La rédaction 24 avril 2020

A Cotonou et dans les autres communes du cordon sanitaire, le port de masque est obligatoire. Les unités de production se doivent aussi de disposer des équipements de lavage de mains. Mais, après bientôt un mois, les populations semblent tomber dans le piège du formalisme.

Cotonou est masquée. Sur les visages de ses habitants, des masques pour éviter le coronavirus. Mais il suffit de se concentrer une ou deux minutes en circulation, comme ce jeudi à l’échangeur de Houeyiho, pour comprendre que, dans le lot, il y a des exceptions. « Je ne l’ai pas porté parce que ça semble m’essouffler. En plus je suis dans un milieu bien aéré », se justifie Abraham, assis sous l’échangeur. Plus loin, dans la circulation, beaucoup manquent à l’appel. Certains accrochent juste cette barrière au coronavirus au menton, et attendent d’arriver aux carrefours pour se mettre aux pas, par peur des interpellations des policiers.
Certains conducteurs de Taxi-Motos ne cessent d’ailleurs de rappeler à l’ordre leurs clients. « J’oblige tous mes clients à porter leurs masques avant de monter sur ma moto sinon, ce n’est pas la peine », confie Valentin Adjovi, conducteur de taxi-moto. Tout porte à croire que les Cotonois tombent dans le piège du formalisme.

Vigilance !
Pourtant, le nombre de cas est croissant. Même en ce qui concerne le lavage des mains, le laxisme prend le pas. « Parfois, certains clients refusent carrément de se laver les mains ou de porter leurs masque avant de rentrer dans l’atelier et pourtant il y a le dispositif dehors juste à l’entrée pour le lavage des mains.

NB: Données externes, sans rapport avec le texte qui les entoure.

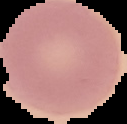 Image is 127×124 pixels. From a thin blood smear. Malaria status: uninfected. Segmented cell region on a black background.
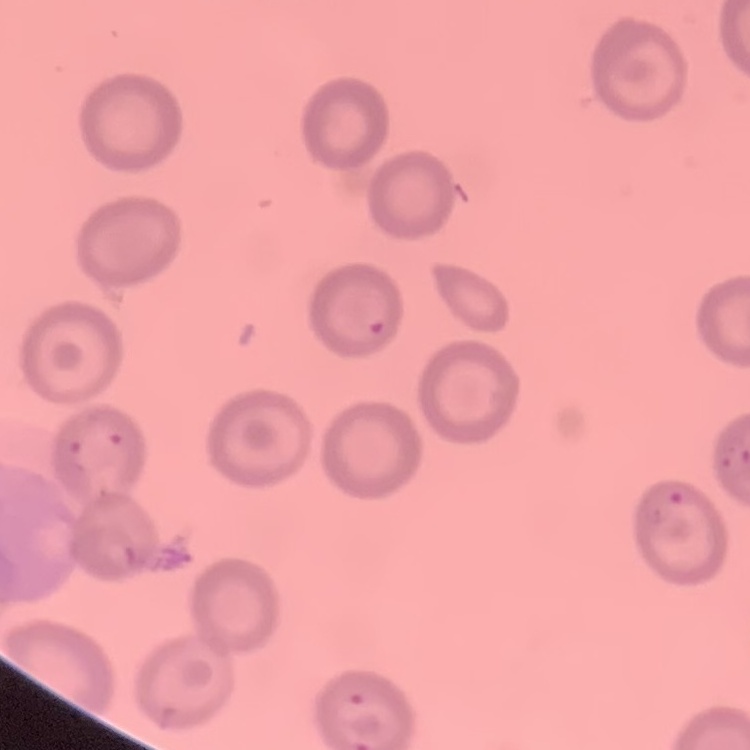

Si le client refuse délibérément de se laver les mains, je suis obligé de les accepter comme ça », déclare Modeste Megnihoun, coiffeur à Mènontin.
Devant les boutiques, la tendance est pareille. Certains tenanciers sont obligés de faire le rappel sans cesse. « Au début, les gens se lavaient spontanément les mains. Mais beaucoup commencent à banaliser. Il faut tout le temps insister sur ça et sur le port de bavettes pour que d’autres se mettent aux pas », se plaint Chimène, gérante d’une boutique. Mais du côté des conducteurs de taxi-moto, certains passagers évoquent plutôt des problèmes de santé. « Je suis asthmatique. Je ne supporte pas le masque parce que quand je le mets je suffoque, j’ai toujours mon ventoline avec moi. Si les policiers m’arrêtent, je présente mon ordonnance du médecin pour preuve ». Cependant il est impérieux de rappeler que la lutte contre cette pandémie ne revient pas seulement au gouvernement, mais interpelle toute la population béninoise. Se protéger pour protéger les autres.